C. Reeves's Standing
We have determined that a "party in interest" to a development project application can establish standing to seek review of a development project decision by alleging facts showing that the decision was unlawful. This showing establishes the individual's injury in fact to his or her legally protected interest in ensuring the lawfulness of development project decisions. See Ainscough, 90 P.3d at 857.
Here, Reeves alleged in his complaint that he participated in the initial administrative hearing concerning the Cherry Street Station Development Project. He also alleged that he submitted comments before the hearing. Thus, under the LUC and Municipal Code, he is a "party in interest" to that development project application. See Fort Collins Land Use Code § 2.1.12; Fort Collins Mun. Code § 2-46(4) (5).
Reeves further alleged that the City's approval of the project was unlawful, arbitrary and capricious, and an abuse of discretion because the City Council improperly interpreted the LUC by characterizing interior living floors of the project and a rooftop penthouse as "mezzanines," thus avoiding the Code's height restrictions. These allegations are sufficient to allege an injury in fact to a legally protected interest. Therefore, contrary to the district court's determination, we conclude that Reeves has standing to seek review of the City Council's decision.
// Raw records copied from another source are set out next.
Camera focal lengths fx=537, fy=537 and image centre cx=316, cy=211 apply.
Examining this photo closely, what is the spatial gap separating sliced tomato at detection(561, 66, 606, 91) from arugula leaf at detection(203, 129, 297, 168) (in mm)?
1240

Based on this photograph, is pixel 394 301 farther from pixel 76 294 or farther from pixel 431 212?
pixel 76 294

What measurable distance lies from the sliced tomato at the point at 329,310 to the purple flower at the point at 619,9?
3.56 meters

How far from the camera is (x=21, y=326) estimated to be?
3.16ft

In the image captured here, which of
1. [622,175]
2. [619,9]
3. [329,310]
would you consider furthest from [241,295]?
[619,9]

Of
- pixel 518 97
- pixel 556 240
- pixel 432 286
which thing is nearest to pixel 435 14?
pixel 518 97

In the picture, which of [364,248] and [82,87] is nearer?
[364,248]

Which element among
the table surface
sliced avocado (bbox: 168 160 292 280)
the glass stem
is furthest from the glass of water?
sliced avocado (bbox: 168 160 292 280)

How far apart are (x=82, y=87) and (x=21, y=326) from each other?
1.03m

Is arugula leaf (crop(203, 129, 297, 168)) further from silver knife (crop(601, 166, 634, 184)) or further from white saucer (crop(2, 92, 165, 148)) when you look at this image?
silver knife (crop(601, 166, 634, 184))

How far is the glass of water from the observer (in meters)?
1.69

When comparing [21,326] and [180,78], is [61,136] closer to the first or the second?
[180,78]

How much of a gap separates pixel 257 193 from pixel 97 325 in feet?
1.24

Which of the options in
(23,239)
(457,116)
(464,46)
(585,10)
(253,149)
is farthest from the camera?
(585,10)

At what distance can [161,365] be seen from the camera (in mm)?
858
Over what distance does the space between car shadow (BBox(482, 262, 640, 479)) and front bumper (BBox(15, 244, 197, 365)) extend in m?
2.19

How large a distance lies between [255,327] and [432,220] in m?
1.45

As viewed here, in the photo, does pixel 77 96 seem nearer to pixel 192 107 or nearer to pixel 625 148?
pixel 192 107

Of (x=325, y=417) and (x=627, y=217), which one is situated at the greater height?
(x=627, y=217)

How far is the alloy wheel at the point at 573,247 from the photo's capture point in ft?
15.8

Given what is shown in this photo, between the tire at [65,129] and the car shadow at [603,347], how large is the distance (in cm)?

Based on our disposition, we do not address Reeves's additional arguments in support of his standing, including his contention that the LUC intended to protect from injury his aesthetic and recreational interests.
The order of dismissal is reversed, and the case is remanded to the district court with directions to reinstate Reeves's complaint and for further proceedings as necessary.
Judge PLANK and Judge KAPELKEfn_, concur.
Sitting by assignment of the Chief Justice under provisions of Colo. Const, art. VI, § 5( 3), and § 24-51-1105, C.R.S.2007.